The Pan African Cultural Festival, 1969

From Bruno Barbey's Lens

By Seth Markle
Photographs: Courtesy of Bruno Barbey

 

Photo: Delegation from Guinea with posters of Guinean president Sekou Toure

 

During the summer of ’69, four thousand artists representing thirty-one nations and six African liberation groups converged on Algiers, Algeria for ten mind blowing days.  Conceived by member states of the Organization of African Unity two years earlier, the Pan African Cultural Festival was envisioned to be a “presentation of modern and traditional theater, dance, music and art exhibitions.”  In the words of the Algerian President Boumedienne the festival was going to be a “passionate outpouring of cultural nationalism.”  Poets, dancers, musicians, photographers, intellectuals, freedom fighters, politicians, diplomats, and journalists all descended on Algiers to share in a transnational dialogue on the future of African unity.

 

In addition to performances, panel discussions were held to address the state of continental political affairs.  One of the more pertinent philosophical questions put on the discussion table was:  Can culture be used as a weapon of liberation?  Festival participants didn’t reach much of a consensus, and unfortunately conflicting political positions overshadowed the dynamic musical exchange on display.  However, the festival was one those rare moments in history where one could get directly exposed to the musical genius of Africa and her diaspora.

 

Photo: Eldridge Cleaver, leader of the Black Panther Party for Self-Defense

 

 

Photo: Live performance by Archie Shepp, Ted Joans, and others.

 

For Moroccan born French photographer, Bruno Barbey, the festival provided the chance to visually document all things associated with African arts and culture as it all converged in the North African capitol city.  Barbey was particularly captivated by the presence of Black Panthers, African American political activists who were forced into exile and living in Algiers and other African countries such as Eldridge Cleaver and Stokely Carmichael.
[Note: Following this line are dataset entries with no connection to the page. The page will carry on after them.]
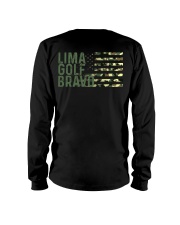 Lima Golf Bravo Long Sleeve Tee tile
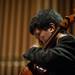 The Huron Symphony Orchestra plays at Orchestra Night. 
Courtney Sacco I AnnArbor.com   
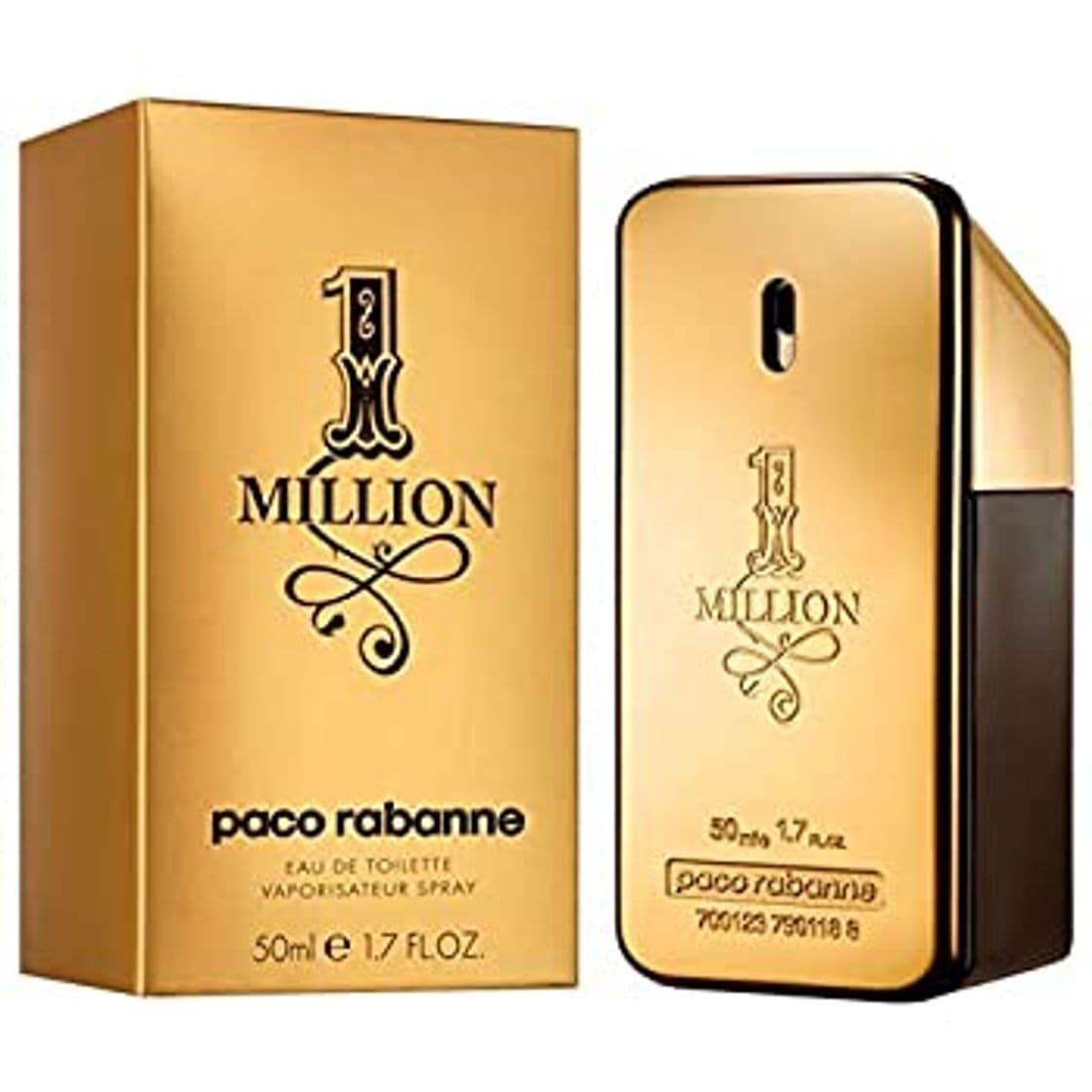 Producto Paco Rabanne 1 Million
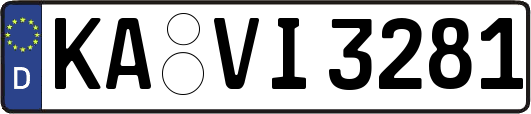 KA-VI3281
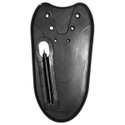 2974 GT Textile Airbag Jacket Black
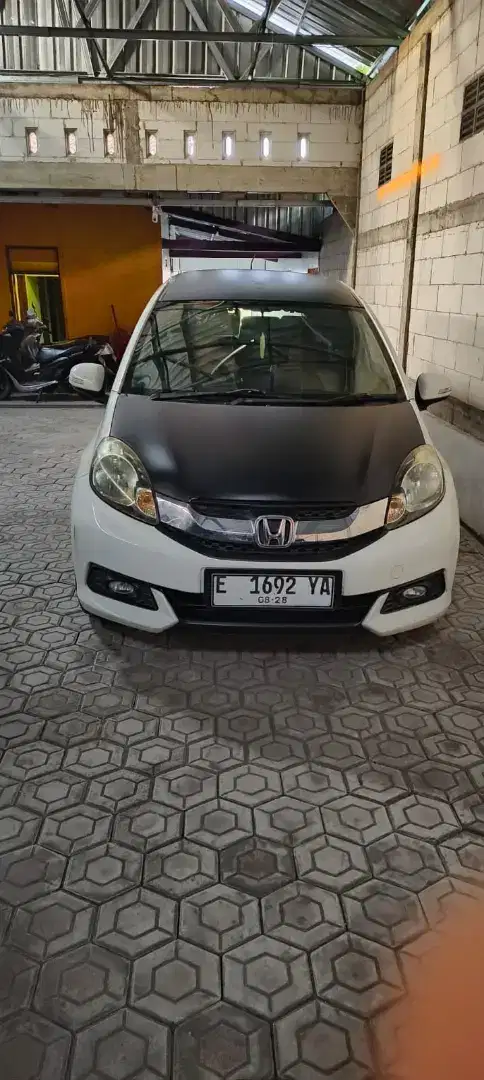 Mobilio type E Manual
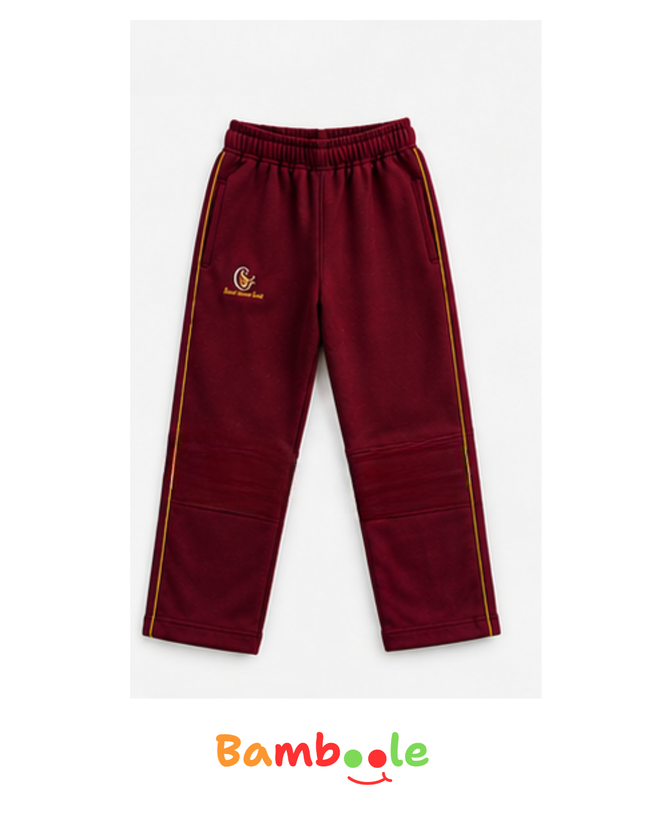 PANTALON BUZO NIÑO SG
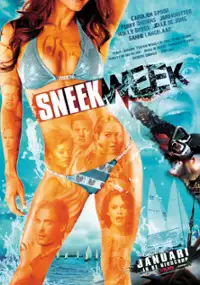 Plakat filmu Sneekweek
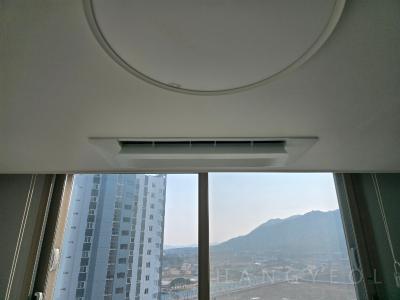 충청남도 예산군 삽교읍 원목마을 이지더원 2차 아파트 시스템에어컨 기타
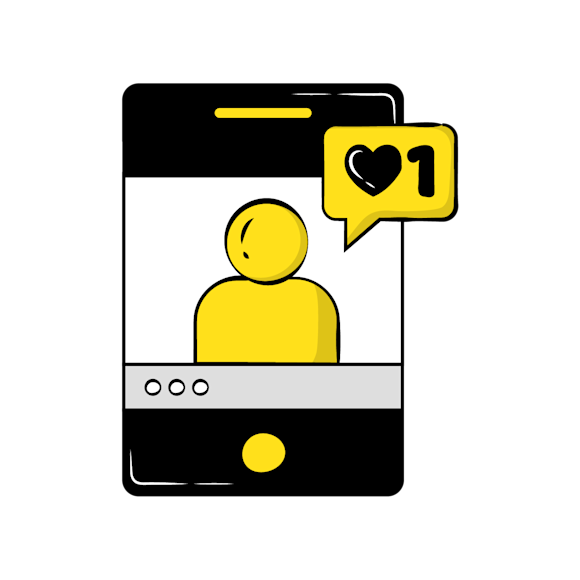 social media posts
When covering the Panthers by day, Barbey snapped a number of photographs of the live musical performances by a bad ass delegation of African American artists, including jazz saxaphonist Archie Shepp; the poets Haki Madhubuti and Ted Joans; jazz vocalist Nina Simone; jazz drummer Max Roach; writer Nathan Hare; playwright Ed Bullins; and gospel singer Marian Williams.

 

Photo: Stokely Carmichael

 

Over the course of those ten glorious days of reconnection and rebirth in Algiers, where spoken word and free jazz licks blended with African folk sounds, Barbey and his camera somehow managed to skillfully bear witness to an intriguing historical and transcultural exchange.